たった一人の選手の行動がひとつのクラブを象徴してしまう。
8月、代表監督が個人的な面談を申しこんだ。
ただの一度も代表戦に出ていないこの男のために協会が動いたのだ。
この混乱を収めるには彼が招集を受け入れるしかない。
左藤は代表選手の待遇向上を協会に認めさせついに3カ月後の選出をあらかじめ承諾する。
ちょうどその頃チームは長いトンネルを抜けつつあった。
左藤一人がそのクラブの話題を独占したことで、若い選手ばかりのチームはプレッシャーから解放されたのだという意見がある。
単に期待されていた能力を発揮しただけだとの声もあった。
それでも順位は変わらない。だがライヴァルとの差は縮まっている。
牛歩の速さではあるにしても、以前の停滞に比べればまだ良い方だ。
……左藤は背中で語ろうとしていた。
プロ選手がすべきことはファンサービスではない。真摯な行動をとり社会人の模範になることでもない。
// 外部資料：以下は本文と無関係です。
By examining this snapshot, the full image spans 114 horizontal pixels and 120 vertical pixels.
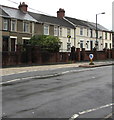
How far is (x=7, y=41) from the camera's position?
115ft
『試合で結果を出す』、それだけに尽きるのだと思いまた散々吠えていたことだ。
このシーズンは自身の有言を実行している。接戦には滅法強かった。
ダービーでの打ち合い、
ラストプレイのPK、
レッドカードを喰らい主審に投げつけたユニフォーム、
ある時は超人的な反射神経で自陣ゴールライン上のボールをクリア、
ある時は高く上げられたDFのスパイクに頭をさしだし大出血、
すぐさま包帯の巻かれたその頭でゴール、
みずからボールを奪いピッチの半分を縦断するドリブル、そこから決勝点を叩きこみ、走ることを止めずバックスタンドのサポーターに突き上げた右腕。
誰もが彼に心を奪われた。
そして結果以上に彼は、彼のいたチームは直情的で、官能的で、解放的で……未完成で危険だった。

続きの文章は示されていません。